■ Text:
Declarative Provisioning of MLflow Environments Using a Custom Crossplane API for MongoDB Backends


The operational friction in our machine learning lifecycle was becoming untenable. Our data science teams were either piling into a single, monolithic MLflow tracking server—creating a noisy and unmanageable environment—or they were forced to submit a multi-day ticket cycle to provision a new MongoDB instance and a VM for a dedicated server. This bottleneck was a direct impediment to rapid experimentation. The core problem wasn’t MLflow or MongoDB; it was the imperative, ticket-driven process for provisioning the coupled infrastructure required to support an ML experiment.

Our initial mandate was to build an internal, self-service platform for MLOps infrastructure. The goal was to empower data scientists to provision a complete, isolated MLflow environment (a tracking server, a dedicated MongoDB database for metadata, and an S3 bucket for artifacts) simply by describing their desired state in a single configuration file and committing it to Git. We settled on our existing Kubernetes ecosystem as the foundation, but a simple Helm chart was insufficient. Helm can deploy the MLflow application, but it has no awareness or control over external, managed resources like a MongoDB Atlas cluster or an AWS S3 bucket. We needed a true control plane, one that could extend the Kubernetes API itself to manage both on-cluster and off-cluster resources cohesively. This led us directly to Crossplane.

The architecture we designed treats an “MLflow Environment” as a new, native Kubernetes resource type. A platform user interacts with a high-level Custom Resource (CR) named MLflowEnvironment. Crossplane’s machinery, running in the cluster, observes this CR and orchestrates the complex, multi-provider provisioning workflow in the background: creating a MongoDB Atlas project and cluster, configuring a database user, provisioning an S3 bucket, and finally, deploying the MLflow server pod configured to use these newly created resources.

This is the breakdown of that build process, including the dead ends and the non-obvious configurations required to make it work in a production setting.

The Foundational Layer: Crossplane Providers and Configuration

Before defining our custom API, the control plane needs the capability to communicate with the target infrastructure providers. In this case, that’s MongoDB Atlas for the backend store and AWS for the artifact store. This is handled by installing Crossplane Providers and configuring them with the necessary credentials.

First, the Provider objects are installed in the cluster. These are straightforward Kubernetes resources that point to the provider packages.

# 01-providers.yaml
apiVersion: pkg.crossplane.io/v1
kind: Provider
metadata:
  name: provider-jet-aws
spec:
  package: xpkg.upbound.io/upbound/provider-jet-aws:v0.42.1
---
apiVersion: pkg.crossplane.io/v1
kind: Provider
metadata:
  name: provider-mongodb-atlas
spec:
  package: xpkg.upbound.io/upbound/provider-mongodb-atlas:v0.2.1

The real challenge is securely providing credentials. A common mistake is to hardcode secrets. The production-grade approach is to store provider credentials in a Kubernetes Secret and reference them in a ProviderConfig object.

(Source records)
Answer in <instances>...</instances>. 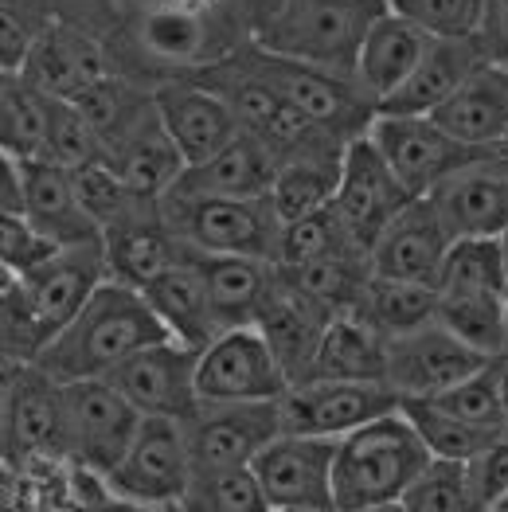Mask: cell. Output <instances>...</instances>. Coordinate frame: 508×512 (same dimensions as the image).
<instances>
[{
    "mask_svg": "<svg viewBox=\"0 0 508 512\" xmlns=\"http://www.w3.org/2000/svg\"><path fill=\"white\" fill-rule=\"evenodd\" d=\"M165 337H169V329L153 313L149 298L133 286L106 278L98 286V294L71 317V325H63L59 337L43 348L36 364L59 384L106 380L133 352L165 341Z\"/></svg>",
    "mask_w": 508,
    "mask_h": 512,
    "instance_id": "obj_1",
    "label": "cell"
},
{
    "mask_svg": "<svg viewBox=\"0 0 508 512\" xmlns=\"http://www.w3.org/2000/svg\"><path fill=\"white\" fill-rule=\"evenodd\" d=\"M430 458L434 454L426 450L423 434L407 419L403 407L337 438V462H333L337 512L403 501V493L430 466Z\"/></svg>",
    "mask_w": 508,
    "mask_h": 512,
    "instance_id": "obj_2",
    "label": "cell"
},
{
    "mask_svg": "<svg viewBox=\"0 0 508 512\" xmlns=\"http://www.w3.org/2000/svg\"><path fill=\"white\" fill-rule=\"evenodd\" d=\"M383 12L387 0H282L254 28V40L278 55L356 79L364 40Z\"/></svg>",
    "mask_w": 508,
    "mask_h": 512,
    "instance_id": "obj_3",
    "label": "cell"
},
{
    "mask_svg": "<svg viewBox=\"0 0 508 512\" xmlns=\"http://www.w3.org/2000/svg\"><path fill=\"white\" fill-rule=\"evenodd\" d=\"M231 59L243 63L251 75L266 79L278 94H286L297 110H305L313 122L329 126L333 133L348 137V141L368 133V126L380 114L376 98L360 86V79L329 71V67H317V63H301V59H290V55H278V51L262 47L258 40L239 43L231 51Z\"/></svg>",
    "mask_w": 508,
    "mask_h": 512,
    "instance_id": "obj_4",
    "label": "cell"
},
{
    "mask_svg": "<svg viewBox=\"0 0 508 512\" xmlns=\"http://www.w3.org/2000/svg\"><path fill=\"white\" fill-rule=\"evenodd\" d=\"M161 215L172 231L200 255H251L278 262L282 219L270 196H196L172 188L161 200Z\"/></svg>",
    "mask_w": 508,
    "mask_h": 512,
    "instance_id": "obj_5",
    "label": "cell"
},
{
    "mask_svg": "<svg viewBox=\"0 0 508 512\" xmlns=\"http://www.w3.org/2000/svg\"><path fill=\"white\" fill-rule=\"evenodd\" d=\"M0 438L8 473L63 466V384L40 364H4Z\"/></svg>",
    "mask_w": 508,
    "mask_h": 512,
    "instance_id": "obj_6",
    "label": "cell"
},
{
    "mask_svg": "<svg viewBox=\"0 0 508 512\" xmlns=\"http://www.w3.org/2000/svg\"><path fill=\"white\" fill-rule=\"evenodd\" d=\"M141 427L137 407L110 380L63 384V462L110 477Z\"/></svg>",
    "mask_w": 508,
    "mask_h": 512,
    "instance_id": "obj_7",
    "label": "cell"
},
{
    "mask_svg": "<svg viewBox=\"0 0 508 512\" xmlns=\"http://www.w3.org/2000/svg\"><path fill=\"white\" fill-rule=\"evenodd\" d=\"M196 473L188 430L176 419H141L126 458L106 477L114 501L145 509H176Z\"/></svg>",
    "mask_w": 508,
    "mask_h": 512,
    "instance_id": "obj_8",
    "label": "cell"
},
{
    "mask_svg": "<svg viewBox=\"0 0 508 512\" xmlns=\"http://www.w3.org/2000/svg\"><path fill=\"white\" fill-rule=\"evenodd\" d=\"M196 384L204 403H270L290 391V376L258 325H243L200 348Z\"/></svg>",
    "mask_w": 508,
    "mask_h": 512,
    "instance_id": "obj_9",
    "label": "cell"
},
{
    "mask_svg": "<svg viewBox=\"0 0 508 512\" xmlns=\"http://www.w3.org/2000/svg\"><path fill=\"white\" fill-rule=\"evenodd\" d=\"M196 368H200V348L165 337V341L133 352L126 364H118L106 380L137 407L141 419L188 423L204 407Z\"/></svg>",
    "mask_w": 508,
    "mask_h": 512,
    "instance_id": "obj_10",
    "label": "cell"
},
{
    "mask_svg": "<svg viewBox=\"0 0 508 512\" xmlns=\"http://www.w3.org/2000/svg\"><path fill=\"white\" fill-rule=\"evenodd\" d=\"M368 137L376 141L383 161L403 180V188L423 200L430 196L450 172H458L485 149H469L454 133L438 126L430 114H376L368 126Z\"/></svg>",
    "mask_w": 508,
    "mask_h": 512,
    "instance_id": "obj_11",
    "label": "cell"
},
{
    "mask_svg": "<svg viewBox=\"0 0 508 512\" xmlns=\"http://www.w3.org/2000/svg\"><path fill=\"white\" fill-rule=\"evenodd\" d=\"M399 407V391L383 380H305L282 395V423L294 434L344 438Z\"/></svg>",
    "mask_w": 508,
    "mask_h": 512,
    "instance_id": "obj_12",
    "label": "cell"
},
{
    "mask_svg": "<svg viewBox=\"0 0 508 512\" xmlns=\"http://www.w3.org/2000/svg\"><path fill=\"white\" fill-rule=\"evenodd\" d=\"M415 196L403 188V180L391 172L376 149V141L368 133L352 137L344 149V169H340V188H337V208L340 223L348 227V235L372 255L376 239L387 231V223L403 212Z\"/></svg>",
    "mask_w": 508,
    "mask_h": 512,
    "instance_id": "obj_13",
    "label": "cell"
},
{
    "mask_svg": "<svg viewBox=\"0 0 508 512\" xmlns=\"http://www.w3.org/2000/svg\"><path fill=\"white\" fill-rule=\"evenodd\" d=\"M489 364L497 360L458 341L442 321H430L387 341V384L399 391V399L442 395L446 387L462 384Z\"/></svg>",
    "mask_w": 508,
    "mask_h": 512,
    "instance_id": "obj_14",
    "label": "cell"
},
{
    "mask_svg": "<svg viewBox=\"0 0 508 512\" xmlns=\"http://www.w3.org/2000/svg\"><path fill=\"white\" fill-rule=\"evenodd\" d=\"M333 462H337V438L282 430L254 458L251 470L258 473L270 509H337Z\"/></svg>",
    "mask_w": 508,
    "mask_h": 512,
    "instance_id": "obj_15",
    "label": "cell"
},
{
    "mask_svg": "<svg viewBox=\"0 0 508 512\" xmlns=\"http://www.w3.org/2000/svg\"><path fill=\"white\" fill-rule=\"evenodd\" d=\"M184 430H188L196 470L254 466V458L286 430L282 399H270V403H204L184 423Z\"/></svg>",
    "mask_w": 508,
    "mask_h": 512,
    "instance_id": "obj_16",
    "label": "cell"
},
{
    "mask_svg": "<svg viewBox=\"0 0 508 512\" xmlns=\"http://www.w3.org/2000/svg\"><path fill=\"white\" fill-rule=\"evenodd\" d=\"M114 71L118 67H114V51H110L106 36H98L94 28H83L75 20L55 16L16 75H24L47 98L75 102L83 90H90L98 79H106Z\"/></svg>",
    "mask_w": 508,
    "mask_h": 512,
    "instance_id": "obj_17",
    "label": "cell"
},
{
    "mask_svg": "<svg viewBox=\"0 0 508 512\" xmlns=\"http://www.w3.org/2000/svg\"><path fill=\"white\" fill-rule=\"evenodd\" d=\"M454 239L505 235L508 231V161L501 149H485L458 172H450L426 196Z\"/></svg>",
    "mask_w": 508,
    "mask_h": 512,
    "instance_id": "obj_18",
    "label": "cell"
},
{
    "mask_svg": "<svg viewBox=\"0 0 508 512\" xmlns=\"http://www.w3.org/2000/svg\"><path fill=\"white\" fill-rule=\"evenodd\" d=\"M157 94V114L176 141V149L184 153L188 169L212 161L215 153H223L239 133V114L231 110V102L223 94H215L212 86L196 83L188 75H176L153 86Z\"/></svg>",
    "mask_w": 508,
    "mask_h": 512,
    "instance_id": "obj_19",
    "label": "cell"
},
{
    "mask_svg": "<svg viewBox=\"0 0 508 512\" xmlns=\"http://www.w3.org/2000/svg\"><path fill=\"white\" fill-rule=\"evenodd\" d=\"M12 274V270H8ZM20 290L32 305V313L40 317L47 344L59 337L63 325H71V317L83 309L86 301L98 294V286L110 278L106 266V247L102 243H86V247H63L55 255L40 262L28 274H16Z\"/></svg>",
    "mask_w": 508,
    "mask_h": 512,
    "instance_id": "obj_20",
    "label": "cell"
},
{
    "mask_svg": "<svg viewBox=\"0 0 508 512\" xmlns=\"http://www.w3.org/2000/svg\"><path fill=\"white\" fill-rule=\"evenodd\" d=\"M450 247H454V235L442 223L438 208L426 196L423 200H411L376 239V247H372V274L438 286V274H442V262L450 255Z\"/></svg>",
    "mask_w": 508,
    "mask_h": 512,
    "instance_id": "obj_21",
    "label": "cell"
},
{
    "mask_svg": "<svg viewBox=\"0 0 508 512\" xmlns=\"http://www.w3.org/2000/svg\"><path fill=\"white\" fill-rule=\"evenodd\" d=\"M337 313H329L325 305H317L313 298H305L297 286H290L278 270L270 294L258 309V333L270 341L274 356L282 360L286 376H290V387L301 384L309 372H313V360H317V348H321V337L329 329Z\"/></svg>",
    "mask_w": 508,
    "mask_h": 512,
    "instance_id": "obj_22",
    "label": "cell"
},
{
    "mask_svg": "<svg viewBox=\"0 0 508 512\" xmlns=\"http://www.w3.org/2000/svg\"><path fill=\"white\" fill-rule=\"evenodd\" d=\"M102 247H106L110 278L133 290H145L149 282H157L161 274H169L172 266H180L192 255V247L165 223L161 204L106 227Z\"/></svg>",
    "mask_w": 508,
    "mask_h": 512,
    "instance_id": "obj_23",
    "label": "cell"
},
{
    "mask_svg": "<svg viewBox=\"0 0 508 512\" xmlns=\"http://www.w3.org/2000/svg\"><path fill=\"white\" fill-rule=\"evenodd\" d=\"M24 169V215L59 247L102 243L98 219L86 212L75 172L55 161H20Z\"/></svg>",
    "mask_w": 508,
    "mask_h": 512,
    "instance_id": "obj_24",
    "label": "cell"
},
{
    "mask_svg": "<svg viewBox=\"0 0 508 512\" xmlns=\"http://www.w3.org/2000/svg\"><path fill=\"white\" fill-rule=\"evenodd\" d=\"M489 59L481 36H462V40H434L415 75L399 86L387 102H380V114H434L442 102H450L469 75H477Z\"/></svg>",
    "mask_w": 508,
    "mask_h": 512,
    "instance_id": "obj_25",
    "label": "cell"
},
{
    "mask_svg": "<svg viewBox=\"0 0 508 512\" xmlns=\"http://www.w3.org/2000/svg\"><path fill=\"white\" fill-rule=\"evenodd\" d=\"M469 149H497L508 137V67L485 63L466 86L430 114Z\"/></svg>",
    "mask_w": 508,
    "mask_h": 512,
    "instance_id": "obj_26",
    "label": "cell"
},
{
    "mask_svg": "<svg viewBox=\"0 0 508 512\" xmlns=\"http://www.w3.org/2000/svg\"><path fill=\"white\" fill-rule=\"evenodd\" d=\"M430 43H434V36H426L419 24H411L407 16H399L391 8L372 24L364 51H360V63H356V79L376 98V106L387 102L415 75V67L430 51Z\"/></svg>",
    "mask_w": 508,
    "mask_h": 512,
    "instance_id": "obj_27",
    "label": "cell"
},
{
    "mask_svg": "<svg viewBox=\"0 0 508 512\" xmlns=\"http://www.w3.org/2000/svg\"><path fill=\"white\" fill-rule=\"evenodd\" d=\"M278 157L254 137L239 133L223 153H215L212 161L184 169L176 180L180 192H196V196H235V200H254V196H270L274 180H278Z\"/></svg>",
    "mask_w": 508,
    "mask_h": 512,
    "instance_id": "obj_28",
    "label": "cell"
},
{
    "mask_svg": "<svg viewBox=\"0 0 508 512\" xmlns=\"http://www.w3.org/2000/svg\"><path fill=\"white\" fill-rule=\"evenodd\" d=\"M141 294L149 298L153 313L161 317V325L169 329L172 341L192 344V348H208L219 337L212 298H208V282H204L196 251L184 258L180 266H172L169 274H161L157 282H149Z\"/></svg>",
    "mask_w": 508,
    "mask_h": 512,
    "instance_id": "obj_29",
    "label": "cell"
},
{
    "mask_svg": "<svg viewBox=\"0 0 508 512\" xmlns=\"http://www.w3.org/2000/svg\"><path fill=\"white\" fill-rule=\"evenodd\" d=\"M200 270H204V282H208V298H212L219 333L254 325L262 301H266L274 278H278V262L251 255H200Z\"/></svg>",
    "mask_w": 508,
    "mask_h": 512,
    "instance_id": "obj_30",
    "label": "cell"
},
{
    "mask_svg": "<svg viewBox=\"0 0 508 512\" xmlns=\"http://www.w3.org/2000/svg\"><path fill=\"white\" fill-rule=\"evenodd\" d=\"M305 380H383L387 384V333H380L360 309L337 313L321 337L313 372Z\"/></svg>",
    "mask_w": 508,
    "mask_h": 512,
    "instance_id": "obj_31",
    "label": "cell"
},
{
    "mask_svg": "<svg viewBox=\"0 0 508 512\" xmlns=\"http://www.w3.org/2000/svg\"><path fill=\"white\" fill-rule=\"evenodd\" d=\"M106 161L145 200H165L176 188V180L184 176V169H188V161H184V153L176 149V141L169 137L161 114L141 122Z\"/></svg>",
    "mask_w": 508,
    "mask_h": 512,
    "instance_id": "obj_32",
    "label": "cell"
},
{
    "mask_svg": "<svg viewBox=\"0 0 508 512\" xmlns=\"http://www.w3.org/2000/svg\"><path fill=\"white\" fill-rule=\"evenodd\" d=\"M344 149L309 153V157H294V161H282L278 165V180L270 188V200H274V212H278L282 223H294V219H305V215L313 212H325L337 200Z\"/></svg>",
    "mask_w": 508,
    "mask_h": 512,
    "instance_id": "obj_33",
    "label": "cell"
},
{
    "mask_svg": "<svg viewBox=\"0 0 508 512\" xmlns=\"http://www.w3.org/2000/svg\"><path fill=\"white\" fill-rule=\"evenodd\" d=\"M282 278L297 286L305 298L325 305L329 313H348L356 309L368 282H372V255L368 251H340V255L297 262V266H278Z\"/></svg>",
    "mask_w": 508,
    "mask_h": 512,
    "instance_id": "obj_34",
    "label": "cell"
},
{
    "mask_svg": "<svg viewBox=\"0 0 508 512\" xmlns=\"http://www.w3.org/2000/svg\"><path fill=\"white\" fill-rule=\"evenodd\" d=\"M47 94L24 75H0V149L20 161H47Z\"/></svg>",
    "mask_w": 508,
    "mask_h": 512,
    "instance_id": "obj_35",
    "label": "cell"
},
{
    "mask_svg": "<svg viewBox=\"0 0 508 512\" xmlns=\"http://www.w3.org/2000/svg\"><path fill=\"white\" fill-rule=\"evenodd\" d=\"M380 333L399 337V333H411L419 325H430L438 317V286H426V282H403V278H383L372 274L364 298L356 305Z\"/></svg>",
    "mask_w": 508,
    "mask_h": 512,
    "instance_id": "obj_36",
    "label": "cell"
},
{
    "mask_svg": "<svg viewBox=\"0 0 508 512\" xmlns=\"http://www.w3.org/2000/svg\"><path fill=\"white\" fill-rule=\"evenodd\" d=\"M458 341L477 348L489 360L505 356L508 333V294H442L438 290V317Z\"/></svg>",
    "mask_w": 508,
    "mask_h": 512,
    "instance_id": "obj_37",
    "label": "cell"
},
{
    "mask_svg": "<svg viewBox=\"0 0 508 512\" xmlns=\"http://www.w3.org/2000/svg\"><path fill=\"white\" fill-rule=\"evenodd\" d=\"M442 294H508L505 235L454 239L438 274Z\"/></svg>",
    "mask_w": 508,
    "mask_h": 512,
    "instance_id": "obj_38",
    "label": "cell"
},
{
    "mask_svg": "<svg viewBox=\"0 0 508 512\" xmlns=\"http://www.w3.org/2000/svg\"><path fill=\"white\" fill-rule=\"evenodd\" d=\"M403 505L407 512H489L473 466L454 458H430V466L403 493Z\"/></svg>",
    "mask_w": 508,
    "mask_h": 512,
    "instance_id": "obj_39",
    "label": "cell"
},
{
    "mask_svg": "<svg viewBox=\"0 0 508 512\" xmlns=\"http://www.w3.org/2000/svg\"><path fill=\"white\" fill-rule=\"evenodd\" d=\"M176 512H270V501L251 466L235 470H196Z\"/></svg>",
    "mask_w": 508,
    "mask_h": 512,
    "instance_id": "obj_40",
    "label": "cell"
},
{
    "mask_svg": "<svg viewBox=\"0 0 508 512\" xmlns=\"http://www.w3.org/2000/svg\"><path fill=\"white\" fill-rule=\"evenodd\" d=\"M403 411H407V419L419 427L426 450H430L434 458L473 462L477 454H485V450L505 434V430H501V434H493V430L469 427V423H462V419L446 415L442 407H434L430 399H403Z\"/></svg>",
    "mask_w": 508,
    "mask_h": 512,
    "instance_id": "obj_41",
    "label": "cell"
},
{
    "mask_svg": "<svg viewBox=\"0 0 508 512\" xmlns=\"http://www.w3.org/2000/svg\"><path fill=\"white\" fill-rule=\"evenodd\" d=\"M434 407H442L446 415L462 419L469 427L493 430L501 434L508 430V407H505V391H501V360L473 372L462 384L446 387L442 395H426Z\"/></svg>",
    "mask_w": 508,
    "mask_h": 512,
    "instance_id": "obj_42",
    "label": "cell"
},
{
    "mask_svg": "<svg viewBox=\"0 0 508 512\" xmlns=\"http://www.w3.org/2000/svg\"><path fill=\"white\" fill-rule=\"evenodd\" d=\"M47 114H51L47 161H55V165L71 172L106 161V145H102L98 129L86 122V114L71 98H47Z\"/></svg>",
    "mask_w": 508,
    "mask_h": 512,
    "instance_id": "obj_43",
    "label": "cell"
},
{
    "mask_svg": "<svg viewBox=\"0 0 508 512\" xmlns=\"http://www.w3.org/2000/svg\"><path fill=\"white\" fill-rule=\"evenodd\" d=\"M340 251H364L348 227L340 223L337 208L329 204L325 212H313L294 223H282V239H278V266H297V262H313V258L340 255Z\"/></svg>",
    "mask_w": 508,
    "mask_h": 512,
    "instance_id": "obj_44",
    "label": "cell"
},
{
    "mask_svg": "<svg viewBox=\"0 0 508 512\" xmlns=\"http://www.w3.org/2000/svg\"><path fill=\"white\" fill-rule=\"evenodd\" d=\"M0 344H4V364H36L47 348L40 317L20 290V278L0 270Z\"/></svg>",
    "mask_w": 508,
    "mask_h": 512,
    "instance_id": "obj_45",
    "label": "cell"
},
{
    "mask_svg": "<svg viewBox=\"0 0 508 512\" xmlns=\"http://www.w3.org/2000/svg\"><path fill=\"white\" fill-rule=\"evenodd\" d=\"M387 8L419 24L434 40L481 36L485 20V0H387Z\"/></svg>",
    "mask_w": 508,
    "mask_h": 512,
    "instance_id": "obj_46",
    "label": "cell"
},
{
    "mask_svg": "<svg viewBox=\"0 0 508 512\" xmlns=\"http://www.w3.org/2000/svg\"><path fill=\"white\" fill-rule=\"evenodd\" d=\"M51 20V0H0V71L16 75Z\"/></svg>",
    "mask_w": 508,
    "mask_h": 512,
    "instance_id": "obj_47",
    "label": "cell"
},
{
    "mask_svg": "<svg viewBox=\"0 0 508 512\" xmlns=\"http://www.w3.org/2000/svg\"><path fill=\"white\" fill-rule=\"evenodd\" d=\"M55 251H63V247L51 243L28 215H0V270L28 274Z\"/></svg>",
    "mask_w": 508,
    "mask_h": 512,
    "instance_id": "obj_48",
    "label": "cell"
},
{
    "mask_svg": "<svg viewBox=\"0 0 508 512\" xmlns=\"http://www.w3.org/2000/svg\"><path fill=\"white\" fill-rule=\"evenodd\" d=\"M469 466H473V477H477V489H481L485 505L493 509L508 493V430L485 450V454H477Z\"/></svg>",
    "mask_w": 508,
    "mask_h": 512,
    "instance_id": "obj_49",
    "label": "cell"
},
{
    "mask_svg": "<svg viewBox=\"0 0 508 512\" xmlns=\"http://www.w3.org/2000/svg\"><path fill=\"white\" fill-rule=\"evenodd\" d=\"M55 16L63 20H75L83 28H94L98 36H114L118 28V16H122V0H51Z\"/></svg>",
    "mask_w": 508,
    "mask_h": 512,
    "instance_id": "obj_50",
    "label": "cell"
},
{
    "mask_svg": "<svg viewBox=\"0 0 508 512\" xmlns=\"http://www.w3.org/2000/svg\"><path fill=\"white\" fill-rule=\"evenodd\" d=\"M481 43L493 63L508 67V0H485V20H481Z\"/></svg>",
    "mask_w": 508,
    "mask_h": 512,
    "instance_id": "obj_51",
    "label": "cell"
},
{
    "mask_svg": "<svg viewBox=\"0 0 508 512\" xmlns=\"http://www.w3.org/2000/svg\"><path fill=\"white\" fill-rule=\"evenodd\" d=\"M0 169H4L0 215H24V169H20V157H8V153H4Z\"/></svg>",
    "mask_w": 508,
    "mask_h": 512,
    "instance_id": "obj_52",
    "label": "cell"
},
{
    "mask_svg": "<svg viewBox=\"0 0 508 512\" xmlns=\"http://www.w3.org/2000/svg\"><path fill=\"white\" fill-rule=\"evenodd\" d=\"M235 4H239V12L247 16L251 36H254V28H258V24H262V20H266V16H270V12H274L282 0H235Z\"/></svg>",
    "mask_w": 508,
    "mask_h": 512,
    "instance_id": "obj_53",
    "label": "cell"
},
{
    "mask_svg": "<svg viewBox=\"0 0 508 512\" xmlns=\"http://www.w3.org/2000/svg\"><path fill=\"white\" fill-rule=\"evenodd\" d=\"M360 512H407L403 501H391V505H372V509H360Z\"/></svg>",
    "mask_w": 508,
    "mask_h": 512,
    "instance_id": "obj_54",
    "label": "cell"
},
{
    "mask_svg": "<svg viewBox=\"0 0 508 512\" xmlns=\"http://www.w3.org/2000/svg\"><path fill=\"white\" fill-rule=\"evenodd\" d=\"M501 391H505V407H508V364H501Z\"/></svg>",
    "mask_w": 508,
    "mask_h": 512,
    "instance_id": "obj_55",
    "label": "cell"
},
{
    "mask_svg": "<svg viewBox=\"0 0 508 512\" xmlns=\"http://www.w3.org/2000/svg\"><path fill=\"white\" fill-rule=\"evenodd\" d=\"M270 512H337V509H270Z\"/></svg>",
    "mask_w": 508,
    "mask_h": 512,
    "instance_id": "obj_56",
    "label": "cell"
},
{
    "mask_svg": "<svg viewBox=\"0 0 508 512\" xmlns=\"http://www.w3.org/2000/svg\"><path fill=\"white\" fill-rule=\"evenodd\" d=\"M497 149H501V157L508 161V137H505V145H497Z\"/></svg>",
    "mask_w": 508,
    "mask_h": 512,
    "instance_id": "obj_57",
    "label": "cell"
},
{
    "mask_svg": "<svg viewBox=\"0 0 508 512\" xmlns=\"http://www.w3.org/2000/svg\"><path fill=\"white\" fill-rule=\"evenodd\" d=\"M501 364H508V333H505V356H501Z\"/></svg>",
    "mask_w": 508,
    "mask_h": 512,
    "instance_id": "obj_58",
    "label": "cell"
},
{
    "mask_svg": "<svg viewBox=\"0 0 508 512\" xmlns=\"http://www.w3.org/2000/svg\"><path fill=\"white\" fill-rule=\"evenodd\" d=\"M505 255H508V231H505Z\"/></svg>",
    "mask_w": 508,
    "mask_h": 512,
    "instance_id": "obj_59",
    "label": "cell"
},
{
    "mask_svg": "<svg viewBox=\"0 0 508 512\" xmlns=\"http://www.w3.org/2000/svg\"><path fill=\"white\" fill-rule=\"evenodd\" d=\"M493 512H497V509H493Z\"/></svg>",
    "mask_w": 508,
    "mask_h": 512,
    "instance_id": "obj_60",
    "label": "cell"
}]
</instances>
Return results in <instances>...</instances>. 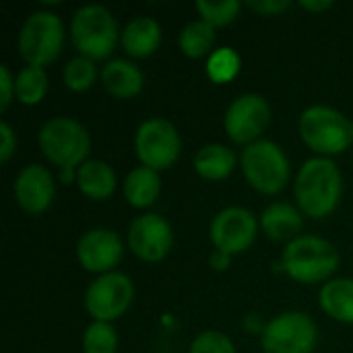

■ Tasks for this exercise:
1/ Decide whether each statement agrees with the article on provisioning MLflow environments: (a) Helm can control external managed resources such as a MongoDB Atlas cluster; (b) the custom resource a platform user works with is named MLflowEnvironment; (c) AWS serves as the artifact store. Answer yes or no for each, and quote the deciding words of the article.
2/ Reproduce the passage of the article on provisioning MLflow environments word for word, starting at "Our initial mandate" and ending at "directly to Crossplane.".
None of the source material is needed.

■ Task solutions:
1/
(a) No: "Helm can deploy the MLflow application, but it has no awareness or control over external, managed resources like a MongoDB Atlas cluster or an AWS S3 bucket."
(b) Yes: "A platform user interacts with a high-level Custom Resource (CR) named MLflowEnvironment."
(c) Yes: "In this case, that’s MongoDB Atlas for the backend store and AWS for the artifact store."

2/
Our initial mandate was to build an internal, self-service platform for MLOps infrastructure. The goal was to empower data scientists to provision a complete, isolated MLflow environment (a tracking server, a dedicated MongoDB database for metadata, and an S3 bucket for artifacts) simply by describing their desired state in a single configuration file and committing it to Git. We settled on our existing Kubernetes ecosystem as the foundation, but a simple Helm chart was insufficient. Helm can deploy the MLflow application, but it has no awareness or control over external, managed resources like a MongoDB Atlas cluster or an AWS S3 bucket. We needed a true control plane, one that could extend the Kubernetes API itself to manage both on-cluster and off-cluster resources cohesively. This led us directly to Crossplane.